EU Commissioner Urges UK to Ease Visa Rules for Scientists, Researchers

| February 15, 2024
EU Commissioner Urges UK to Ease Visa Rules for Scientists, Researchers

The European Union (EU) plans to ask the United Kingdom (UK) government to relax visa rules for scientists.

At a meeting in London on 12 February 2024, UK science, business, and research leaders were encouraged to take advantage of Horizon Europe funding.

This is despite concerns over costs and visas for European scientists who want to work in the UK.

Iliana Ivanova, the EU Commissioner for Research and Innovation, is concerned steep visa fees may deter UK scientists from joining the Horizon program.

“We are having some difficulties with European researchers going to the UK due to some visa issues and also higher costs,” Ivanova told The Financial Times.

However, Michelle Donelan, UK’s Secretary of State for Science, Innovation and Technology, dismissed claims that the UK faces difficulties recruiting participants.

● **DATA SHOWN**
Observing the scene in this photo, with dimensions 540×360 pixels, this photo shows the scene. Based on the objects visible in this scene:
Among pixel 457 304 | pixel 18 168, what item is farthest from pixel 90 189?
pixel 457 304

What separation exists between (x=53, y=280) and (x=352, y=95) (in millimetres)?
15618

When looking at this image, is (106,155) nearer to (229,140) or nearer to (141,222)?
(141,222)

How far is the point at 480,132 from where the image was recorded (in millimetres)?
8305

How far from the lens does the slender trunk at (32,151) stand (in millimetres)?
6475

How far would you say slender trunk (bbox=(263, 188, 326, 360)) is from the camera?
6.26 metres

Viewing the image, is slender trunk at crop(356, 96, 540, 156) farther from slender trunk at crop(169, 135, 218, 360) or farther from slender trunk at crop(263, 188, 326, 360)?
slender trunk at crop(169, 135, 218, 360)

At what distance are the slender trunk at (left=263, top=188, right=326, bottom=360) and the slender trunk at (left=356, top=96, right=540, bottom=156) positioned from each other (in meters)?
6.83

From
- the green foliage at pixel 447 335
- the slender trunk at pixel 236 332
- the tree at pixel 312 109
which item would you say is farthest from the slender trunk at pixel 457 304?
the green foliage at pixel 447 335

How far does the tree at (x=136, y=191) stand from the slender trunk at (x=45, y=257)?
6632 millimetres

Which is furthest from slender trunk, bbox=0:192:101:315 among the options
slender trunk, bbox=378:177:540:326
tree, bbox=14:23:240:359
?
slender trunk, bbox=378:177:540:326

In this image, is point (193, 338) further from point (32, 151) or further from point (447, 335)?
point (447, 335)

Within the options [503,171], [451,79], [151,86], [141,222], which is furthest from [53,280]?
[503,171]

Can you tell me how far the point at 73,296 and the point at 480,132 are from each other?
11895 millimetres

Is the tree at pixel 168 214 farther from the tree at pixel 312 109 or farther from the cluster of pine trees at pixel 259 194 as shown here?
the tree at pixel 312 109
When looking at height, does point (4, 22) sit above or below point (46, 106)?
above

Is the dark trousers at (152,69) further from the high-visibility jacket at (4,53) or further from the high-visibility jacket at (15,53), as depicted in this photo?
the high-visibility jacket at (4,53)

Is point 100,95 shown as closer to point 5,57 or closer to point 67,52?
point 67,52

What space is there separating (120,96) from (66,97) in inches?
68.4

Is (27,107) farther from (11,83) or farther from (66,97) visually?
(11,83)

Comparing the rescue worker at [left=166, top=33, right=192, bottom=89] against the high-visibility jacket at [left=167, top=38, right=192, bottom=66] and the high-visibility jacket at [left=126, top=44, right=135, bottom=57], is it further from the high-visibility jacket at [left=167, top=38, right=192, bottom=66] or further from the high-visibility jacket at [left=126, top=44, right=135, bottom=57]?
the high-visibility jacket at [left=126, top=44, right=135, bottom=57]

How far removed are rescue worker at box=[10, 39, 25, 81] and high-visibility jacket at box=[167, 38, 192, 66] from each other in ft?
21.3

● **REQUIREMENTS**
1. Rewrite the passage of the article on UK visa rules for scientists between "Iliana Ivanova, the" and "difficulties recruiting participants.", inclusive, replacing "visa" with "work permit".
2. According to the article on UK visa rules for scientists, on what date was the London meeting held?
3. Pick up the article on UK visa rules for scientists after its final sentence and keep writing.

● **ANSWERS PER TASK**
1.
Iliana Ivanova, the EU Commissioner for Research and Innovation, is concerned steep work permit fees may deter UK scientists from joining the Horizon program.

“We are having some difficulties with European researchers going to the UK due to some work permit issues and also higher costs,” Ivanova told The Financial Times.

However, Michelle Donelan, UK’s Secretary of State for Science, Innovation and Technology, dismissed claims that the UK faces difficulties recruiting participants.

2. 12 February 2024

3.
She shared that “the key message” from scientists, innovators, and businesses was whether the project aligned with their interests and helped Britain’s economy grow.

British citizens can lead EU scientific programs again

Horizon Europe is the primary research and innovation funding program of the EU. It currently has a €93 billion budget between 2021 and 2027, with almost 90 countries participating.

In 2020, the UK left the Horizon program after Brexit. However, it made a deal last year with the EU to rejoin in January 2024.

This means British institutions can lead consortiums again and be prominent figures as they did before leaving the program.

Countries in the Horizon program contribute funds, which are then distributed to individuals or organizations based on merit.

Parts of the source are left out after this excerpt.